* begin Page excerpt *
Here's the part immediately following the quote from Steven's actual post:
Obviously I don't think this should really happen. But it does seem to me that a lot of protesters are willing to do the things they do, and say the things they say, and advocate the things they advocate, because they suffer no consequences for it. They have license, but feel no responsibility. There are negative consequences, but someone else suffers the consequences, not the protesters. If such protests had negative consequences for the protesters then protest might become more responsible.
Shameful behavior, and quite damaging to the credibility of the larger point.
However, Steven's actual point in that paragrpah about teh responsibility of protestors is I think founded on the incorrect assumption that disagreement with your government's policies amounts to tangible and material support for your government's enemies. In this case, if you were against teh war on Iraq, and protested, you somehow helped theinsurgents kill US troops and share some of the responsibility for their deaths.
That's a terrible and deeply unamerican attitude towards dissent, and I sincerely hope I have misunderstood Steven's point here. The truth is that dissent is essential - even crazy, over the top, insensitive Ted Rall type dissent - because if the government's policies are sound, then they can withstand the critique. If not, then they won't - and the supporters of the government's policy can cry about media bias if they choose, as means of rationalizing the simple truth that their support was not enough to transform a bad course of action into a good one solely by the strength of their conviction.
The government is losing the support of the people, and it's not because the media has deceived them, it's because the media has informed them of things the Administration has been desperate to hide, such as teh true cost of war in both fiscal and blood terms.
I don't hate Bush, I hate his policies, yet actually feel a strong reservoir of goodwill and gratitude towards him for certain reasons I have previously stated. The terrible attitude towards dissent that SDB is hinting at here stems from the fact that he is a Bush-lover, ie has the same blind appraisal of all of Bush's actions as good, motivated by honest principle, part of some invisible larger plan, etc. that the bush-haters do - except flipped in polarity.
Yes, my blog is labeled UNMEDIA - not as a blind hatred of it, but as a statement that it serves a function quite opposite to it. This blog is opinion and analysis, not journalism. The press, not the media, is doing yeomans' work in bringing facts to the table, and the subtle inferences which analysts like Steven and Glenn tease out of their reports do not have any bearing on teh factual information that is provided to the public to make them informed.
* end Page excerpt *
* begin Data block *
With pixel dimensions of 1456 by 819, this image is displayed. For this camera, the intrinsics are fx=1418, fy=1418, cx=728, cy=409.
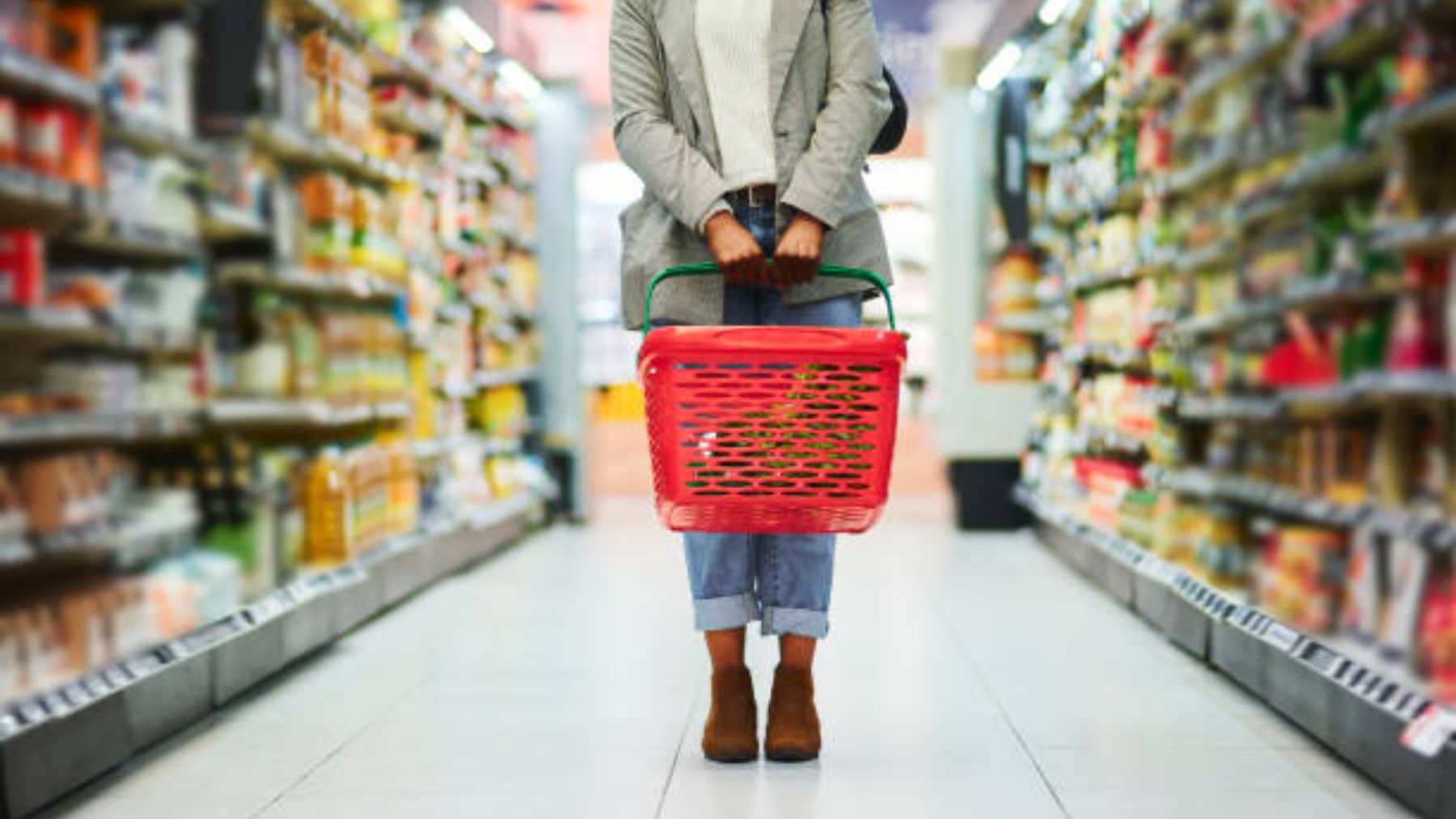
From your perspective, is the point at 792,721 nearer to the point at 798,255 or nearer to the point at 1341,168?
* end Data block *
[Problems to work on]
1. According to the dissent post, what is the author's blog instead of journalism?
2. Please repeat everything in the dissent post from "The government is" down to "and blood terms.".
The listing is separate material, unrelated to the dissent post.

[Per-task answers]
1. Opinion and analysis.

2.
The government is losing the support of the people, and it's not because the media has deceived them, it's because the media has informed them of things the Administration has been desperate to hide, such as teh true cost of war in both fiscal and blood terms.